As is my usual practice, I never install and use a x.0 release for
production - far too many things have changed, dependent software has
not been sufficiently tested and many add-ons are not yet available.
Thus I was awaiting the release of 7.1 to move forward with some
projects, already realizing that the learning curve for this major
release would be longer and harder than previous releases. However, I am
now wondering how to move forward at all as item 2 is a must have for
me, and appears to no longer be the case.

Thus I ask the list - have I missed an announcement about these changes?
are these changes real or imagined?
thanks for your time and forbearance.
There is no changes in how the CentOS Linux distribution is produced or
released.  You can continue consuming like you always have.  It is being
built like it always has.

There are optional monthly ISO respins, that live in a different place,
which you can consume if you want.  There are also docker images, AWS
images, generic cloud images, openstack images, etc. Which people can
choose to consume or not.  None of this changes how the base CentOS
Linux is built or released.  Some of these images also exist for
CentOS-6 and/or CentOS-5 as well.  All of these are optional and for the
people who need them, they are there.  If you don't need them then you
keep consuming the CentOS-7 tree just like you did the CentOS-6 or
CentOS-5 or CentOS-4 trees.

If Red Hat changes to Gnome 3.14 in RHEL 7.2 (from Gnome 3.8 in RHEL
7.1), when they release the RHEL 7.2 source code, our rebuild will have
Gnome 3.14 in it.  We may or may not agree with decision to move to a
new Gnome version in a 'point release' .. but we (the CentOS Project)
don't make those decisions, we just build the source code.
This is what leads me to believe there will be a Gnome rebase in RHEL 7.2:

https://bugzilla.redhat.com/show_bug.cgi?id=1174597

thanks Johnny, you have explained exactly what my understanding was in terms much better expressed than I was able to do.
I guess the telling comment for me is

Red Hat seems to be moving more quickly and making more rapid changes.  CentOS,
rebuilding RHEL sources, will obviously move at the same pace.
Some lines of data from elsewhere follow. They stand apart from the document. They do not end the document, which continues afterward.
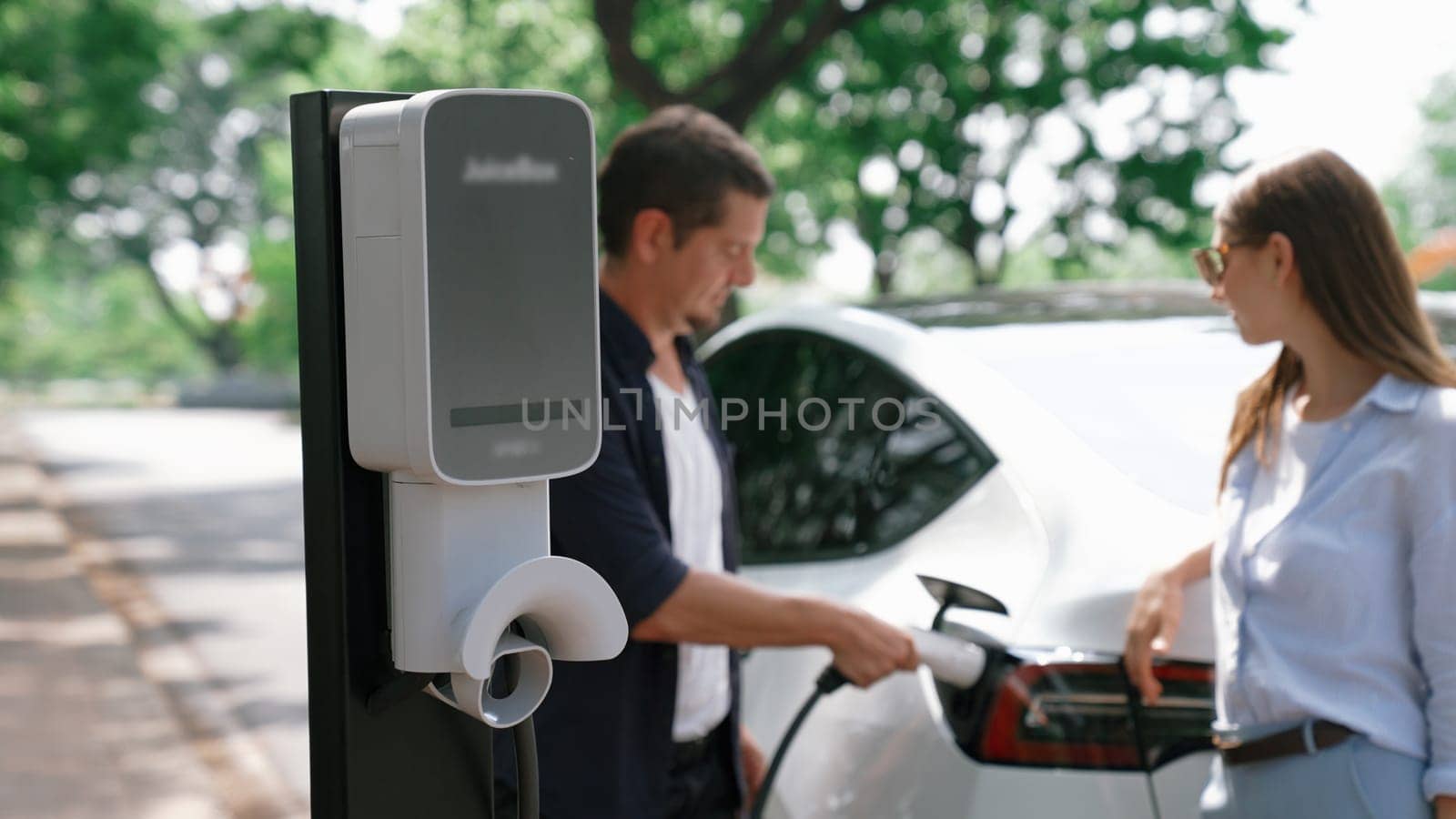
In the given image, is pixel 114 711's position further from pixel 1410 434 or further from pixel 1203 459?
pixel 1410 434

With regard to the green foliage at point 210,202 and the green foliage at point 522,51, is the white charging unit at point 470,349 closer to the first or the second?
the green foliage at point 522,51

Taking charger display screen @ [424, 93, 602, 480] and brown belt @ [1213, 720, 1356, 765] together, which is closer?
charger display screen @ [424, 93, 602, 480]

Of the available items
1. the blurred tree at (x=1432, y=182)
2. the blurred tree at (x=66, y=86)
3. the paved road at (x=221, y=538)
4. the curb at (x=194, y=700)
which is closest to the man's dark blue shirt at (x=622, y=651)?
the paved road at (x=221, y=538)

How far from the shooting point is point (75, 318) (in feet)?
239

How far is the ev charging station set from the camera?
52.4 inches

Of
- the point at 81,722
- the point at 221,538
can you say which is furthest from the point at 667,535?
the point at 221,538

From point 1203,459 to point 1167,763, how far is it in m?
0.56

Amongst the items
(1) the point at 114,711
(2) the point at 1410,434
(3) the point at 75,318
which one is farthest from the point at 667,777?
(3) the point at 75,318

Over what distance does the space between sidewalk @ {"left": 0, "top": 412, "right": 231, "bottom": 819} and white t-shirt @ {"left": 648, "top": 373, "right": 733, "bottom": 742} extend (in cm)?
351

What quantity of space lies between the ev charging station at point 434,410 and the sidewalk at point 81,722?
4.32 meters

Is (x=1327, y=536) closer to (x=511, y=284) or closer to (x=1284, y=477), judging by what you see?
(x=1284, y=477)

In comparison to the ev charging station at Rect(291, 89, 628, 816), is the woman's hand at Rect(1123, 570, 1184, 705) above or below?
below

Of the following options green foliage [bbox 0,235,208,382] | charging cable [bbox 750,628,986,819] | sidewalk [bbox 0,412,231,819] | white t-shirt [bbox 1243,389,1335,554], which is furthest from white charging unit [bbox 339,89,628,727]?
green foliage [bbox 0,235,208,382]

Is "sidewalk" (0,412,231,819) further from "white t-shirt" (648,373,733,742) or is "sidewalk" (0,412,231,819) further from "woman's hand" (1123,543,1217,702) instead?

While I can understand this and even welcome this to some extent, particularly for my desktop machines, it is the "it just works" that I have grown accustomed to, and this seems to be changing. It may be just my impression, but there seem to be more significant show stopping bugs with the 7.x series of releases, and I suppose the above comment exposes the reasons - more rapid releases mean less exhaustive testing, unless more resources are deployed and I guess that is unlikely to have occurred.\

Thanks as always for what you and the rest of the CentOS team do, just appreciation and admiration for all you guys (and gals?) do for the community.